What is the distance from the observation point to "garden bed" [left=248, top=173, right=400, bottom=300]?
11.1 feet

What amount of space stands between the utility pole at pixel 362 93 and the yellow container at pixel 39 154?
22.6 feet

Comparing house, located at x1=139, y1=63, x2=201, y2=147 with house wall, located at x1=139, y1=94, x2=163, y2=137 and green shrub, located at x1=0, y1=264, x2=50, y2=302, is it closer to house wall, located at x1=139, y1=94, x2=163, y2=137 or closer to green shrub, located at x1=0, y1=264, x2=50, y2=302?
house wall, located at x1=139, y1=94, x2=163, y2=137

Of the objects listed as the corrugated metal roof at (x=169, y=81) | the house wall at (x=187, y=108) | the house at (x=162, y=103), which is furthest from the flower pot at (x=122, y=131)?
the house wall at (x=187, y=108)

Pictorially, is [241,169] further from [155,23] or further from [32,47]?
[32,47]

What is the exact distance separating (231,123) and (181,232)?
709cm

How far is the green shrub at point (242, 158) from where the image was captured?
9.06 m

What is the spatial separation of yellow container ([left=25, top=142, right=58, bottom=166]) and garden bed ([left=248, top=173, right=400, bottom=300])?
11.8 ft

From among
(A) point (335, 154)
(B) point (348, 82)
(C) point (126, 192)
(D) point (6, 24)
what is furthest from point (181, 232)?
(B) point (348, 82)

Prompt
Every line above should be printed again exactly as it stands.

Response to the exercise
What is the distance from the observation point to "garden bed" [left=248, top=173, right=400, bottom=300]?
11.1 feet

What amount of space stands between the utility pole at pixel 362 93 and the yellow container at pixel 39 154?
22.6 feet

Comparing house, located at x1=139, y1=63, x2=201, y2=147 with house wall, located at x1=139, y1=94, x2=163, y2=137 and green shrub, located at x1=0, y1=264, x2=50, y2=302, is it closer to house wall, located at x1=139, y1=94, x2=163, y2=137 or closer to green shrub, located at x1=0, y1=264, x2=50, y2=302?
house wall, located at x1=139, y1=94, x2=163, y2=137

Of the objects listed as the corrugated metal roof at (x=169, y=81) | the house wall at (x=187, y=108) | the house at (x=162, y=103), which is furthest from the flower pot at (x=122, y=131)?
the house wall at (x=187, y=108)

Pictorially, is [241,169] further from [155,23] or further from [32,47]?
[32,47]

What is the exact distance separating (231,123) and (181,232)?
709cm

How far is the green shrub at point (242, 158) from where the image was captured?
9.06 m

What is the spatial separation of yellow container ([left=25, top=142, right=58, bottom=166]) and garden bed ([left=248, top=173, right=400, bottom=300])?
11.8 ft

From among
(A) point (335, 154)
(B) point (348, 82)
(C) point (126, 192)
(D) point (6, 24)
what is furthest from point (181, 232)?
(B) point (348, 82)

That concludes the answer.